Transform Demonstrates different boundaries within text.
- Enter the Transform Rules
- Enter Sample Text
- Hit Show Transform
- Examples:
The rules can either be IDs (simple or compound) or general rules. To see a list of all the IDs, see ID List.

The sample can either be a piece of text or a UnicodeSet. In the latter case, only characters that are affected by the transform are shown. They are listed alphabetically by the result of the transform, with multiple entries shown in a UnicodeSet.

UnicodeSets use regular-expression syntax to allow for arbitrary set operations (Union, Intersection, Difference) on sets of Unicode characters. The base sets can be specified explicitly, such as [a-m w-z], or using Unicode Properties like [[:script=arabic:]&[:decompositiontype=canonical:]]. The latter set gets the Arabic script characters that have a canonical decomposition. The properties can be specified either with Perl-style notation (\p{script=arabic}) or with POSIX-style notation ([:script=arabic:]). For more information, see ICU UnicodeSet Documentation.

In the online demo, the implementation of UnicodeSet is customized in the following ways.

Query Use. The UnicodeSet can be typed in, or used as a URL query parameter, such as the following. Note that in that case, "&" needs to be replaced by "%26".
- list-unicodeset.jsp?a=[:whitespace:]
Regular Expressions. For the name property, regular expressions can be used for the value, enclosed in /.../. For example in the following expression, the first term will select all those Unicode characters whose names contain "CJK". The rest of the expression will then subtract the ideographic characters, showing that these can be used in arbitrary combinations.
- [[:name=/CJK/:]-[:ideographic:]] - the set of all characters with names that contain CJK that are not Ideographic
- [:name=/\bDOT$/:] - the set of all characters with names that end with the word DOT
- [:block=/(?i)arab/:] - the set of all characters in blocks that contain the sequence of letters "arab" (case-insensitive)
- [:toNFKC=/\./:] - the set of all characters with toNFKC values that contain a literal period
Some particularly useful regex features are:
- \b means a word break, ^ means front of the string, and $ means end. So /^DOT\b/ means the word DOT at the start.
- (?i) means case-insensitive matching.
Caveats:
1. The regex uses the standard Java Pattern. In particular, it does not have the extended functions in UnicodeSet, nor is it up-to-date with the latest Unicode.

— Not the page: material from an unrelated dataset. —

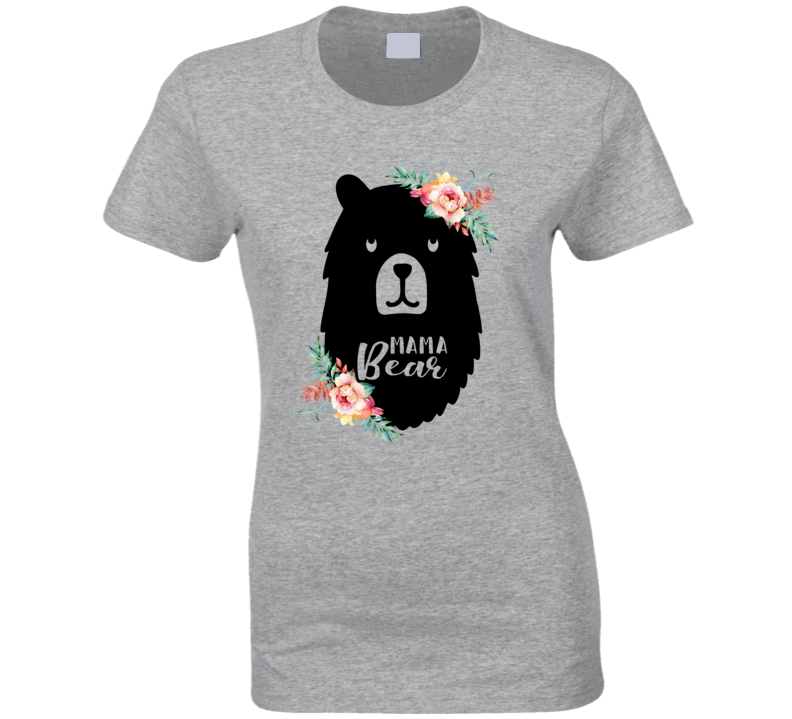 Mama Bear Ladies T Shirt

So be aware that you shouldn't depend on properties inside of the /.../ pattern.
2. The Unassigned, Surrogate, and Private Use code points are skipped in the Regex comparison, so [:Block=/Aegean_Numbers/:] returns a different number of characters than [:Block=Aegean_Numbers:], because it skips Unassigned code points.
3. None of the normal "loose matching" is enabled. So [:Block=aegeannumbers:] works, but [:Block=/aegeannumbers/:] fails -- you have to use [:Block=/Aegean_Numbers/:] or [:Block=/(?i)aegean_numbers/:].
Casing Properties. Unicode defines a number of string casing functions in Section 3.13 Default Case Algorithms. These string functions can also be applied to single characters. Warning: the first three sets may be somewhat misleading: isLowercase means that the character is the same as its lowercase version, which includes all uncased characters. To get those characters that are cased characters and lowercase, use [[:isLowercase:]&[:isCased:]]
1. The binary testing operations take no argument:
2. The string functions are also provided, and require an argument. For example:
  - [:toLowercase=a:]- the set of all characters X such that toLowercase(X) = a
  - [:toCaseFold=a:]
  - [:toUppercase=A:]
  - [:toTitlecase=A:]
  Note: The Unassigned, Surrogate, and Private Use code points are skipped in generation of the sets.
Normalization Properties. Unicode defines a number of string normalization functions UAX #15. These string functions can also be applied to single characters.
1. The binary testing operations have somewhat odd constructions:
  - [:^NFCquickcheck=N:] (use for [:isNFC:], and so on).
  - [:^NFKCquickcheck=N:]
  - [:^NFDquickcheck=N:]
  - [:^NFKDquickcheck=N:]
2. The string functions are also provided, and require an argument. For example:
  - [:toNFC=a:] - the set of all characters X such that toNFC(X) = a
  - [:toNFD=A\u0300:]
  - [:toNFKC=A:]
  - [:toNFKD=A\u0300:]
  Note: The Unassigned, Surrogate, and Private Use code points are skipped in the generation of the sets.
IDNA Properties. The status of characters with respect to IDNA (internationalized domain names) can also be determined. The available properties are listed below.
1. [:idna=output:] The set of all characters allowed in the output of IDNA. An example is
  - U+00E0 ( à ) LATIN SMALL LETTER A WITH GRAVE
2. [:idna=ignored:] The set of all characters ignored by IDNA on input. That is, these characters are mapped to nothing -- removed -- by NamePrep. An example is:
  - U+00AD ( ) SOFT HYPHEN.
3. [:idna=remapped:] The set of characters remapped to other characters by IDNA (NamePrep). Examples are:
  - U+00C0 ( À ) LATIN CAPITAL LETTER A WITH GRAVE (remapped to the lowercase version).
  - U+FF21 ( Ａ ) FULLWIDTH LATIN CAPITAL LETTER A
4. [:idna=disallowed:] These are characters disallowed (on the registry side) by IDNA. An example is:
  - U+002C ( , ) COMMA
  Note: The client side adds characters unassigned in Unicode 3.2, for compatibility. To see just the characters disallowed in Unicode 3.2, you can use [[:idna=disallowed:]&[:age=3.2:]]. To also remove private-use, unassigned, surrogates, and controls, use [[:idna=disallowed:]&[:age=3.2:]-[:c:]].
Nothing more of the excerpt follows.